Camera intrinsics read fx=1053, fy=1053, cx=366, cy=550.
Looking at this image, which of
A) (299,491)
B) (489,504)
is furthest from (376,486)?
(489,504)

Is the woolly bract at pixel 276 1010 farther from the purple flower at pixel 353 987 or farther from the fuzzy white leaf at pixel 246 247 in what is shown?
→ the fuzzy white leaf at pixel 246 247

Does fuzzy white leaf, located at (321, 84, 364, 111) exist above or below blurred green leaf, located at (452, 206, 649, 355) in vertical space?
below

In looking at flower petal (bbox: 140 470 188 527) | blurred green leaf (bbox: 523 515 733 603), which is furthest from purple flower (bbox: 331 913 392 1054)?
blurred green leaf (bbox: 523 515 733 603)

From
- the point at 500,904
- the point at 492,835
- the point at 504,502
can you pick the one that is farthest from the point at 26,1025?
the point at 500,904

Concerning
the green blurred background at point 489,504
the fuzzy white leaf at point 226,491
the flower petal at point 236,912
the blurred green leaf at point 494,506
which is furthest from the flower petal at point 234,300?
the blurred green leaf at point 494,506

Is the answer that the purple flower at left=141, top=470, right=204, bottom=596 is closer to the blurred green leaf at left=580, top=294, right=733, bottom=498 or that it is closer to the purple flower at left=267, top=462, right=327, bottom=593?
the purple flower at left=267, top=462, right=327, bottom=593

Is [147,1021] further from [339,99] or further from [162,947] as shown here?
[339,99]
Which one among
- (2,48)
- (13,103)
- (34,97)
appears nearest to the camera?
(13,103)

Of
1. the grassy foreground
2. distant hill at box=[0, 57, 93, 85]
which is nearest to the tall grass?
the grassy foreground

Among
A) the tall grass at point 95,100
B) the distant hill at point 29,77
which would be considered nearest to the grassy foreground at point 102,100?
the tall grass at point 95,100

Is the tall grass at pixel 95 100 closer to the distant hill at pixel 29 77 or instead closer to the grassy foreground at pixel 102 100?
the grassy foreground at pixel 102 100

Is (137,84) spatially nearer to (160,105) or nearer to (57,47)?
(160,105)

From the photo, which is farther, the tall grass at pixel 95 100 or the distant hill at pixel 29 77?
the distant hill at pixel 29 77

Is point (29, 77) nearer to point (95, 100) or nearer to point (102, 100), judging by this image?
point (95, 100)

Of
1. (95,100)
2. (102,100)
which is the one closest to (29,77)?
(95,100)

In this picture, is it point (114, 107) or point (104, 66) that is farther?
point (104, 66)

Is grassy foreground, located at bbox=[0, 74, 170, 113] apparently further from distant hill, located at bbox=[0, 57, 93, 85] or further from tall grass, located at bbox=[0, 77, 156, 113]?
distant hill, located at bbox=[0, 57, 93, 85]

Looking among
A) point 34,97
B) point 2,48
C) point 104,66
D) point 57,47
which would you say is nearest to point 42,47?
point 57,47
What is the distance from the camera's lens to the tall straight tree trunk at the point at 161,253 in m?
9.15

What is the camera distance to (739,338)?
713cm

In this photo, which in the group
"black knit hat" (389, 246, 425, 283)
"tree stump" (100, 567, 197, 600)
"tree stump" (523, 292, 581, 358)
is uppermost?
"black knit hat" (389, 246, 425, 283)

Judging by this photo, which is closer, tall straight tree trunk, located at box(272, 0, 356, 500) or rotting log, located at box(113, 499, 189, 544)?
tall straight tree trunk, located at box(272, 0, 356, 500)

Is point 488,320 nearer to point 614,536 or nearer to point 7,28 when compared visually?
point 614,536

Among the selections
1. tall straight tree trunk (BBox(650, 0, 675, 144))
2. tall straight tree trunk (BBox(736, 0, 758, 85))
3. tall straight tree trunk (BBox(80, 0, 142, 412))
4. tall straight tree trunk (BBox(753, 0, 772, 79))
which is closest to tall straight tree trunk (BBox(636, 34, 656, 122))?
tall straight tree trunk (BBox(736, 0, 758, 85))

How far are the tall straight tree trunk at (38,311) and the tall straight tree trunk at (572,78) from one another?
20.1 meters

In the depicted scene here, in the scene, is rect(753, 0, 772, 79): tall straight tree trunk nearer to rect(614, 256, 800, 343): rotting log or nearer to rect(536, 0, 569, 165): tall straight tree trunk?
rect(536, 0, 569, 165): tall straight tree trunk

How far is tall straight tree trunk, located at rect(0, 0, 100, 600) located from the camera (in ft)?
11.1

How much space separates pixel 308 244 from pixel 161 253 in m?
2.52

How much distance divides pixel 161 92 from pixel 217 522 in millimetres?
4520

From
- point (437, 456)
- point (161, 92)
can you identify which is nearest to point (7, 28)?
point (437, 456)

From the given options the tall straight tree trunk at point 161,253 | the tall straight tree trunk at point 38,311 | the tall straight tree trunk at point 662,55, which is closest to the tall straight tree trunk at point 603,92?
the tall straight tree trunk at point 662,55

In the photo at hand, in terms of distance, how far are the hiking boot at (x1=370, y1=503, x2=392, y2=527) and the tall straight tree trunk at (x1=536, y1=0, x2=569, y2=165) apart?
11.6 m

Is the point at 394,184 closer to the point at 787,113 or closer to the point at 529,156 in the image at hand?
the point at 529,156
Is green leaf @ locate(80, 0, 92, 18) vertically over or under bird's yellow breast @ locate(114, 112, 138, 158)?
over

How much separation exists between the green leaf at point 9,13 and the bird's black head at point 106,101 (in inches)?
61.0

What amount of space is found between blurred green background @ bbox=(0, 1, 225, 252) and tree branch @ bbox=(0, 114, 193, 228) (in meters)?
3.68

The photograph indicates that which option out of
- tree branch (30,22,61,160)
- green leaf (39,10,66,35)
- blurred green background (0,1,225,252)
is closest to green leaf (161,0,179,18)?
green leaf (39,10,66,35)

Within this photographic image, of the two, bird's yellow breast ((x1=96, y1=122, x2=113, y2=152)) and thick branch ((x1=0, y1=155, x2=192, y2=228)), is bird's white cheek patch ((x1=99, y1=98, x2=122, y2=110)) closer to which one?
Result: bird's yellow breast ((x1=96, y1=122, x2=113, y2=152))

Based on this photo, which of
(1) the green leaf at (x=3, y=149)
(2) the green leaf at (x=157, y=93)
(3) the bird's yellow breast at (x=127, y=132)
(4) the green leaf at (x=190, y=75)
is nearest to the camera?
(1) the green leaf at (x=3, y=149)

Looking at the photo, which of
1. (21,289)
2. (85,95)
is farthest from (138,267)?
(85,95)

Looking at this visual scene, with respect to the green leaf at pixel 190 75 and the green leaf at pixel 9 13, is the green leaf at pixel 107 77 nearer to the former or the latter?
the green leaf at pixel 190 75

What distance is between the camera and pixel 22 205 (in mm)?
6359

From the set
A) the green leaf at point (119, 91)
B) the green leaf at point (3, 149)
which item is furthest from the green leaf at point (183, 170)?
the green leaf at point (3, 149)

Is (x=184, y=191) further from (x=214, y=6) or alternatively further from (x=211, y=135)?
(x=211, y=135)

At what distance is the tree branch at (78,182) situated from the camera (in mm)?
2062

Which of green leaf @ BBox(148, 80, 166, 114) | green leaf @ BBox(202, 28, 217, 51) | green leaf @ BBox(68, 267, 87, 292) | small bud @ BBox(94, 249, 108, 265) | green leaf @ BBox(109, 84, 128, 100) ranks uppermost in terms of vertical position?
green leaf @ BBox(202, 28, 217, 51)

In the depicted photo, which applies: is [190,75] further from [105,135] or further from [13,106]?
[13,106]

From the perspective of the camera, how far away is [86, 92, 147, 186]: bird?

┄┄┄┄┄┄┄┄┄┄

▸ Directive
Can you pull every line of the records above out word for word, leaving nothing changed?

▸ Exercise output
Camera intrinsics read fx=1053, fy=1053, cx=366, cy=550.
Looking at this image, which of
A) (299,491)
B) (489,504)
is furthest from (376,486)?
(489,504)

Is the woolly bract at pixel 276 1010 farther from the purple flower at pixel 353 987 or farther from the fuzzy white leaf at pixel 246 247 in what is shown?
→ the fuzzy white leaf at pixel 246 247

Does fuzzy white leaf, located at (321, 84, 364, 111) exist above or below blurred green leaf, located at (452, 206, 649, 355) in vertical space?
below

In looking at flower petal (bbox: 140 470 188 527) | blurred green leaf (bbox: 523 515 733 603), which is furthest from purple flower (bbox: 331 913 392 1054)?
blurred green leaf (bbox: 523 515 733 603)

From
- the point at 500,904
- the point at 492,835
- the point at 504,502
can you pick the one that is farthest from the point at 26,1025?
the point at 500,904

Concerning
the green blurred background at point 489,504
the fuzzy white leaf at point 226,491
the flower petal at point 236,912
the blurred green leaf at point 494,506
which is furthest from the flower petal at point 234,300?
the blurred green leaf at point 494,506

Is the answer that the purple flower at left=141, top=470, right=204, bottom=596 is closer to the blurred green leaf at left=580, top=294, right=733, bottom=498 or that it is closer to the purple flower at left=267, top=462, right=327, bottom=593?
the purple flower at left=267, top=462, right=327, bottom=593

Is [147,1021] further from [339,99] or further from [162,947] as shown here?
[339,99]
Which one among
- (2,48)
- (13,103)
- (34,97)
appears nearest to the camera?
(13,103)

Of
1. the grassy foreground
2. distant hill at box=[0, 57, 93, 85]
which is nearest to the tall grass?
the grassy foreground

Among
A) the tall grass at point 95,100
B) the distant hill at point 29,77
which would be considered nearest to the grassy foreground at point 102,100?
the tall grass at point 95,100

Is the tall grass at pixel 95 100 closer to the distant hill at pixel 29 77 or instead closer to the grassy foreground at pixel 102 100?
the grassy foreground at pixel 102 100

Is (137,84) spatially nearer to (160,105) or nearer to (57,47)?
(160,105)

From the photo, which is farther, the tall grass at pixel 95 100 or the distant hill at pixel 29 77?
the distant hill at pixel 29 77

Is point (29, 77) nearer to point (95, 100) or nearer to point (102, 100), judging by this image?
point (95, 100)

Of
1. (95,100)
2. (102,100)
which is the one closest to (29,77)?
(95,100)

In this picture, is it point (114, 107) or point (104, 66) that is farther?
point (104, 66)

Is grassy foreground, located at bbox=[0, 74, 170, 113] apparently further from distant hill, located at bbox=[0, 57, 93, 85] or further from tall grass, located at bbox=[0, 77, 156, 113]?
distant hill, located at bbox=[0, 57, 93, 85]

Looking among
A) point 34,97
B) point 2,48
C) point 104,66
D) point 57,47
which would you say is nearest to point 42,47?
point 57,47
What is the distance from the camera's lens to the tall straight tree trunk at the point at 161,253 in m?
9.15

What is the camera distance to (739,338)?
713cm

In this photo, which in the group
"black knit hat" (389, 246, 425, 283)
"tree stump" (100, 567, 197, 600)
"tree stump" (523, 292, 581, 358)
is uppermost?
"black knit hat" (389, 246, 425, 283)

Judging by this photo, which is closer, tall straight tree trunk, located at box(272, 0, 356, 500) or rotting log, located at box(113, 499, 189, 544)?
tall straight tree trunk, located at box(272, 0, 356, 500)

Is point 488,320 nearer to point 614,536 or nearer to point 7,28 when compared visually?
point 614,536

Among the selections
1. tall straight tree trunk (BBox(650, 0, 675, 144))
2. tall straight tree trunk (BBox(736, 0, 758, 85))
3. tall straight tree trunk (BBox(80, 0, 142, 412))
4. tall straight tree trunk (BBox(753, 0, 772, 79))
which is closest to tall straight tree trunk (BBox(636, 34, 656, 122))?
tall straight tree trunk (BBox(736, 0, 758, 85))

How far are the tall straight tree trunk at (38,311) and the tall straight tree trunk at (572,78) from one another?
20.1 meters

In the depicted scene here, in the scene, is rect(753, 0, 772, 79): tall straight tree trunk nearer to rect(614, 256, 800, 343): rotting log or nearer to rect(536, 0, 569, 165): tall straight tree trunk?
rect(536, 0, 569, 165): tall straight tree trunk

How far is tall straight tree trunk, located at rect(0, 0, 100, 600) located from the camera (in ft)?
11.1

How much space separates pixel 308 244 from pixel 161 253 in m?
2.52

How much distance divides pixel 161 92 from pixel 217 522 in millimetres?
4520

From
- point (437, 456)
- point (161, 92)
can you identify which is nearest to point (7, 28)?
point (437, 456)

From the given options the tall straight tree trunk at point 161,253 | the tall straight tree trunk at point 38,311 | the tall straight tree trunk at point 662,55, which is closest to the tall straight tree trunk at point 603,92?
the tall straight tree trunk at point 662,55

In the photo at hand, in terms of distance, how far are the hiking boot at (x1=370, y1=503, x2=392, y2=527) and the tall straight tree trunk at (x1=536, y1=0, x2=569, y2=165) apart?
11.6 m

Is the point at 394,184 closer to the point at 787,113 or closer to the point at 529,156 in the image at hand?
the point at 529,156
Is green leaf @ locate(80, 0, 92, 18) vertically over or under bird's yellow breast @ locate(114, 112, 138, 158)?
over

How much separation exists between the green leaf at point 9,13 and the bird's black head at point 106,101 (in inches)?
61.0

What amount of space is found between blurred green background @ bbox=(0, 1, 225, 252) and tree branch @ bbox=(0, 114, 193, 228) (in meters)?
3.68

The photograph indicates that which option out of
- tree branch (30,22,61,160)
- green leaf (39,10,66,35)
- blurred green background (0,1,225,252)
is closest to green leaf (161,0,179,18)?
green leaf (39,10,66,35)

Within this photographic image, of the two, bird's yellow breast ((x1=96, y1=122, x2=113, y2=152)) and thick branch ((x1=0, y1=155, x2=192, y2=228)), is bird's white cheek patch ((x1=99, y1=98, x2=122, y2=110)) closer to which one?
Result: bird's yellow breast ((x1=96, y1=122, x2=113, y2=152))

Based on this photo, which of
(1) the green leaf at (x=3, y=149)
(2) the green leaf at (x=157, y=93)
(3) the bird's yellow breast at (x=127, y=132)
(4) the green leaf at (x=190, y=75)
is nearest to the camera?
(1) the green leaf at (x=3, y=149)

Looking at the photo, which of
1. (21,289)
2. (85,95)
is farthest from (138,267)?
(85,95)

Looking at this visual scene, with respect to the green leaf at pixel 190 75 and the green leaf at pixel 9 13, is the green leaf at pixel 107 77 nearer to the former or the latter?
the green leaf at pixel 190 75

What distance is between the camera and pixel 22 205 (in mm)?
6359

From the set
A) the green leaf at point (119, 91)
B) the green leaf at point (3, 149)
which item is furthest from the green leaf at point (183, 170)?
the green leaf at point (3, 149)

Is (x=184, y=191) further from (x=214, y=6) or alternatively further from (x=211, y=135)?
(x=211, y=135)

At what distance is the tree branch at (78,182) situated from the camera (in mm)?
2062

Which of green leaf @ BBox(148, 80, 166, 114) | green leaf @ BBox(202, 28, 217, 51) | green leaf @ BBox(68, 267, 87, 292) | small bud @ BBox(94, 249, 108, 265) | green leaf @ BBox(109, 84, 128, 100) ranks uppermost in terms of vertical position?
green leaf @ BBox(202, 28, 217, 51)

In the depicted photo, which applies: is [190,75] further from [105,135] or further from [13,106]?
[13,106]

From the perspective of the camera, how far away is [86, 92, 147, 186]: bird?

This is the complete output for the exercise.